Um Governo que disponha de maioria absoluta tem, em democracia, uma especial exigência. Claro que não o aflige o risco de cair no Parlamento, não o assustam as discordâncias, passa por cima da incompetência própria, pode conviver com a instabilidade das entradas e saídas de membros seus.
Pode ser conduzido a um estado de autismo, pode construir um muro à sua volta, pode imaginar que o poder reside em si próprio.
Há dois limites: a arquitetura do regime e o bom senso.
A liberdade de expressão e de manifestação asseguram a publicidade da discordância de todos os atores sociais. Não matam, certamente, mas amolentam.
Principalmente quando os problemas por resolver se tornam crónicos, quando a surdez responde, quando a esperança acaba.
A conflitualidade social é o espelho da insatisfação e pode conduzir à paralisia ou à agudização da resposta de setores fundamentais.
Se assim for, o Governo que a ignora tende a viver fora do mundo, a fechar os olhos, a fingir que não é nada com ele.
Pode, mesmo, dar bilhetes e passes gratuitos por simples inconsciência.
Não terá grande futuro. Mas para além das liberdades reconhecidas e protegidas, a Constituição lembra que o Governo não é único detentor do poder político mesmo que protegido pela maioria no Parlamento. Desde logo, o Tribunal Constitucional e, em geral, o sistema de Justiça. A constitucionalidade e a legalidade são limites que não podem ser ultrapassados.
Os atos do Governo passam por este crivo. Para além disto, Portugal tem Regiões Autónomas com representação eleitoral, atribuições e capacidade próprias que devem ser obrigatoriamente escutadas e respeitadas. Isto é, nenhuma delas se subsume numa coutada do Governo central.

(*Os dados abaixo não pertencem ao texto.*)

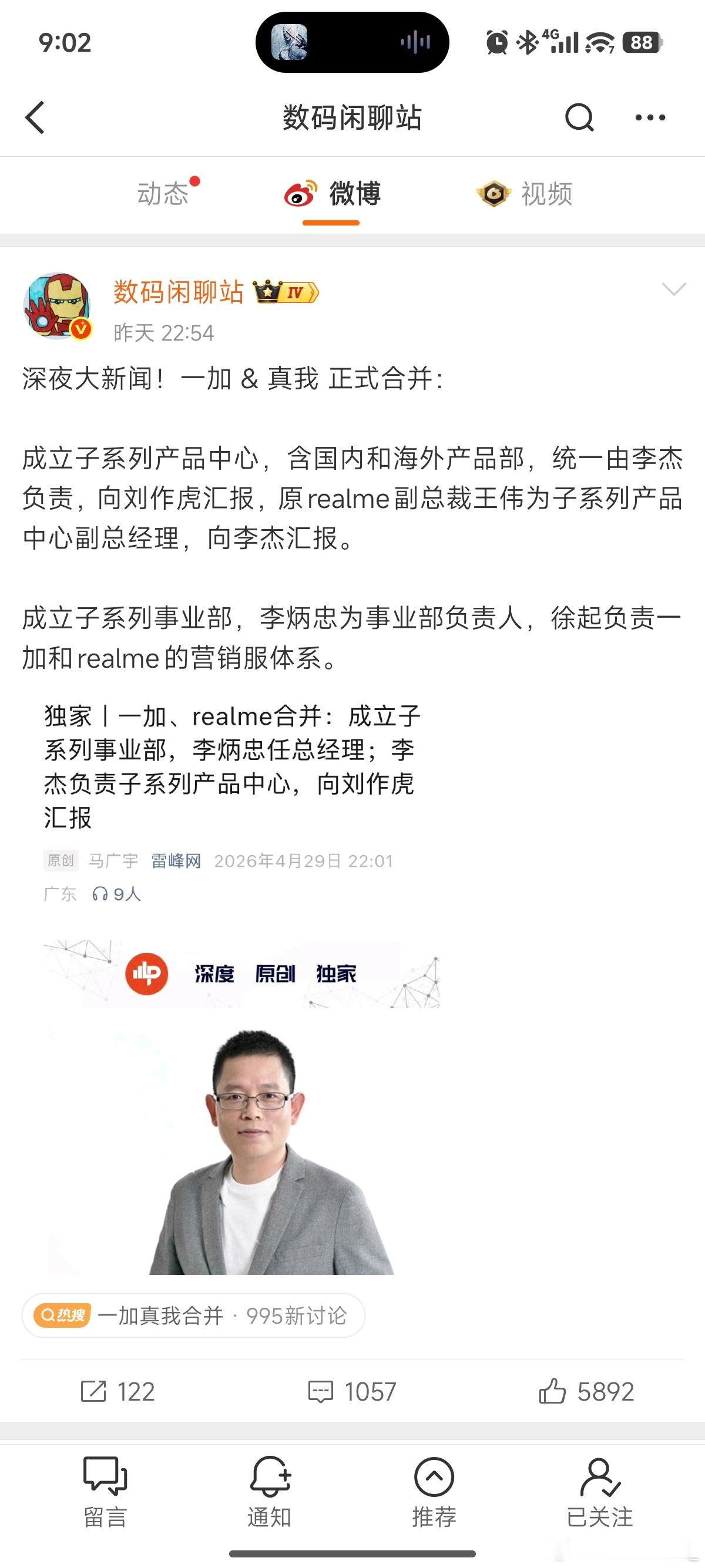 9:02

4G 88

数码闲聊站

动态 微博 视频

数码闲聊站 IV

昨天 22:54

深夜大新闻！一加 & 真我 正式合并：

成立子系列产品中心，含国内和海外产品部，统一由李杰负责，向刘作虎汇报，原realme副总裁王伟为子系列产品中心副总经理，向李杰汇报。

成立子系列事业部，李炳忠为事业部负责人，徐起负责一加和realme的营销服体系。

独家丨一加、realme合并：成立子系列事业部，李炳忠任总经理；李杰负责子系列产品中心，向刘作虎汇报

原创 马广宇 雷峰网 2026年4月29日 22:01
广东 9人

深度 原创 独家

热搜 一加真我合并 · 995新讨论

122 1057 5892

留言 通知 推荐 已关注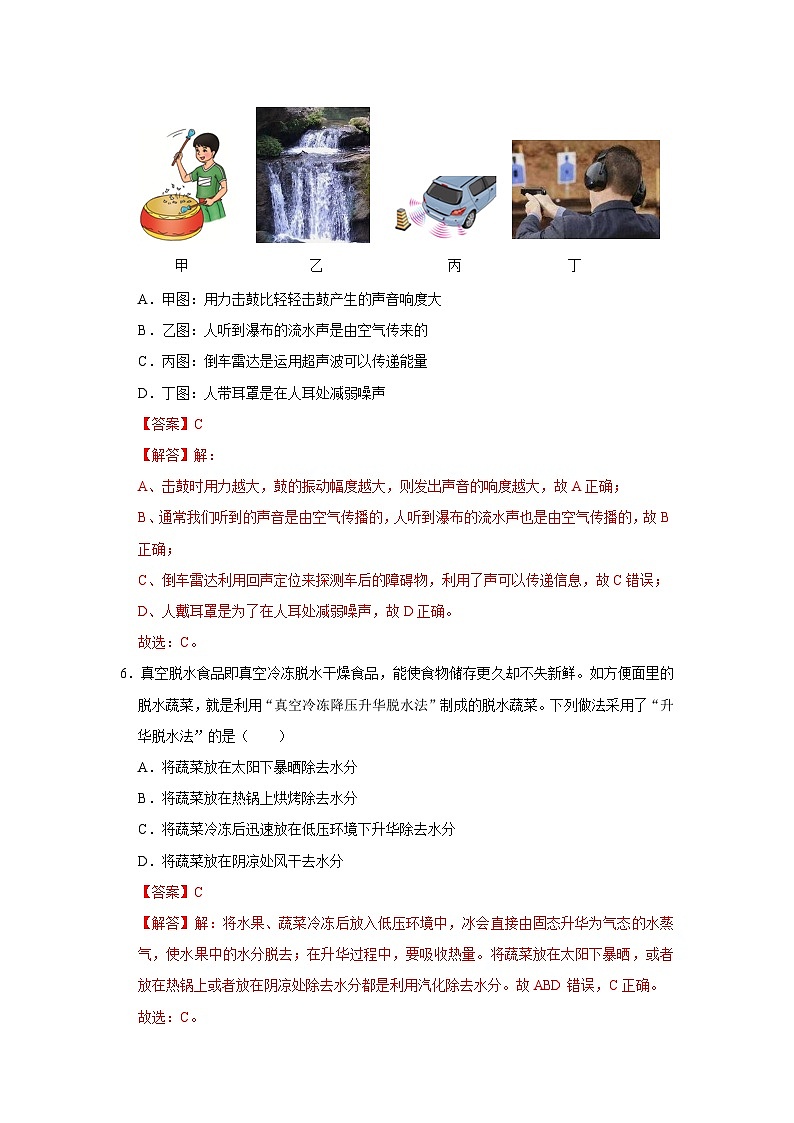 甲　　乙　　丙　　丁

A．甲图：用力击鼓比轻轻击鼓产生的声音响度大

B．乙图：人听到瀑布的流水声是由空气传来的

C．丙图：倒车雷达是运用超声波可以传递能量

D．丁图：人带耳罩是在人耳处减弱噪声

【答案】C

【解答】解：

A、击鼓时用力越大，鼓的振动幅度越大，则发出声音的响度越大，故A正确；

B、通常我们听到的声音是由空气传播的，人听到瀑布的流水声也是由空气传播的，故B正确；

C、倒车雷达利用回声定位来探测车后的障碍物，利用了声可以传递信息，故C错误；

D、人戴耳罩是为了在人耳处减弱噪声，故D正确。

故选：C。

6．真空脱水食品即真空冷冻脱水干燥食品，能使食物储存更久却不失新鲜。如方便面里的脱水蔬菜，就是利用“真空冷冻降压升华脱水法”制成的脱水蔬菜。下列做法采用了“升华脱水法”的是（　　）

A．将蔬菜放在太阳下暴晒除去水分

B．将蔬菜放在热锅上烘烤除去水分

C．将蔬菜冷冻后迅速放在低压环境下升华除去水分

D．将蔬菜放在阴凉处风干去水分

【答案】C

【解答】解：将水果、蔬菜冷冻后放入低压环境中，冰会直接由固态升华为气态的水蒸气，使水果中的水分脱去；在升华过程中，要吸收热量。将蔬菜放在太阳下暴晒，或者放在热锅上或者放在阴凉处除去水分都是利用汽化除去水分。故ABD错误，C正确。

故选：C。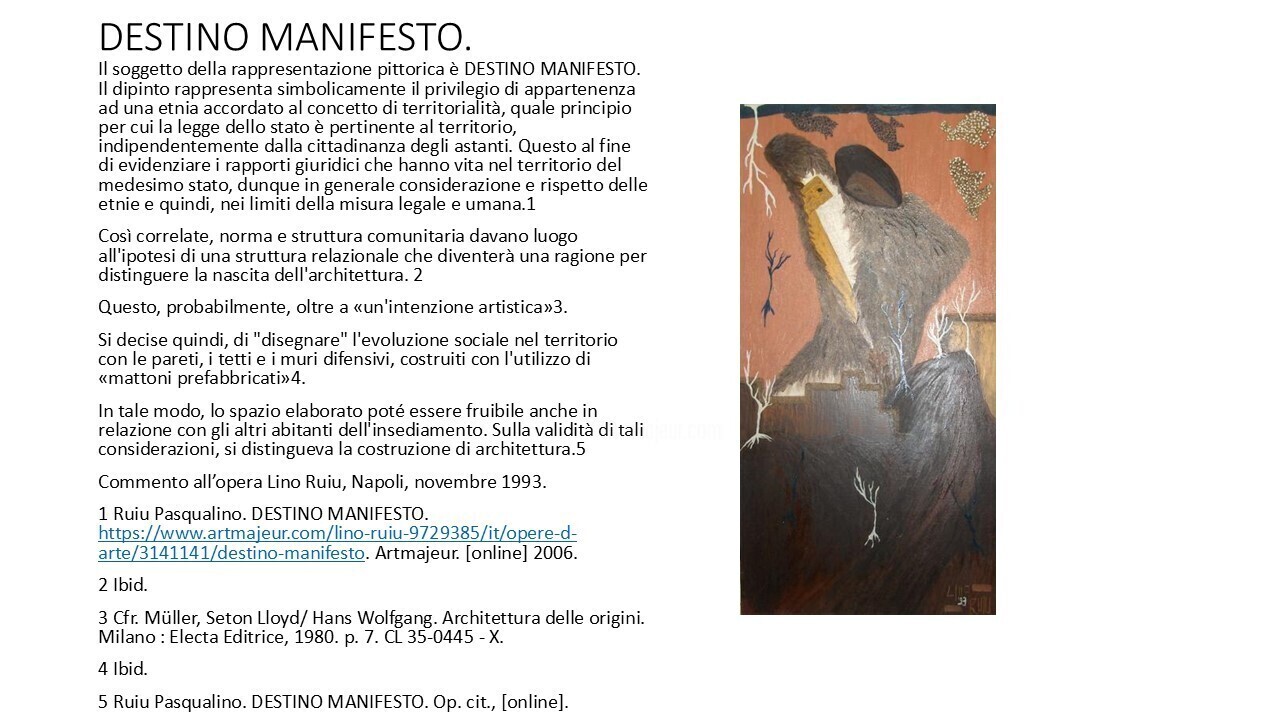 DESTINO MANIFESTO.

Il soggetto della rappresentazione pittorica è DESTINO MANIFESTO. Il dipinto rappresenta simbolicamente il privilegio di appartenenza ad una etnia accordato al concetto di territorialità, quale principio per cui la legge dello stato è pertinente al territorio, indipendentemente dalla cittadinanza degli astanti. Questo al fine di evidenziare i rapporti giuridici che hanno vita nel territorio del medesimo stato, dunque in generale considerazione e rispetto delle etnie e quindi, nei limiti della misura legale e umana.1

Così correlate, norma e struttura comunitaria davano luogo all'ipotesi di una struttura relazionale che diventerà una ragione per distinguere la nascita dell'architettura. 2

Questo, probabilmente, oltre a «un'intenzione artistica»3.

Si decise quindi, di "disegnare" l'evoluzione sociale nel territorio con le pareti, i tetti e i muri difensivi, costruiti con l'utilizzo di «mattoni prefabbricati»4.

In tale modo, lo spazio elaborato poté essere fruibile anche in relazione con gli altri abitanti dell'insediamento. Sulla validità di tali considerazioni, si distingueva la costruzione di architettura.5

Commento all'opera Lino Ruiu, Napoli, novembre 1993.

1 Ruiu Pasqualino. DESTINO MANIFESTO. https://www.artmajeur.com/lino-ruiu-9729385/it/opere-d-arte/3141141/destino-manifesto. Artmajeur. [online] 2006.

2 Ibid.

3 Cfr. Müller, Seton Lloyd/ Hans Wolfgang. Architettura delle origini. Milano : Electa Editrice, 1980. p. 7. CL 35-0445 - X.

4 Ibid.

5 Ruiu Pasqualino. DESTINO MANIFESTO. Op. cit., [online].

E a lei fundamental acrescentou também os poderes atribuídos ao Presidente da República conferindo-lhe capacidade de intervenção, de fiscalização, de dissolução da Assembleia da República assistido por um conselho consultivo, o Conselho de Estado.
Do ponto de vista eleitoral, Presidente e Parlamento são escolhidos em eleições separadas, têm legitimidade própria, natural será que provindos de maiorias diferentes tenham, também, opiniões diversas.
E o Presidente é um agente político essencial. Pode concordar com o Governo, pode tentar facilitar-lhe a tarefa, pode ampará-lo e pode discordar, insistir, fundamentar a sua não concordância.
A frase utilizada pela qual se conclui que o Presidente não é a Rainha de Inglaterra quer significar que ele tem uma palavra a dizer e uma capacidade que não pode ser negada.
A democracia é um regime de equilíbrios, pressupõe partilha de poderes, não se divide entre os que são mudos e os que são surdos.
Por todas estas razões o que se passa é estranho.
O primeiro-ministro entende que a paz institucional em Portugal só é beliscada por picardias políticas. Faz de conta que não existe discordância, passa por cima dela, pretende ignorá-la. Felizmente que o presidente do seu partido está mais atento.
Diz ele que a as soluções não passam apenas pelo que o governo pensa, que devem ser aceites contributos, que não pode haver pesporrência e a humildade deve imperar.
É que a democracia não é apenas uma palavra e hoje que no Chile se jura defendê-la para sempre convém perceber exatamente do que falamos e como a praticamos.
O narciso no poder contribui para a sua destruição.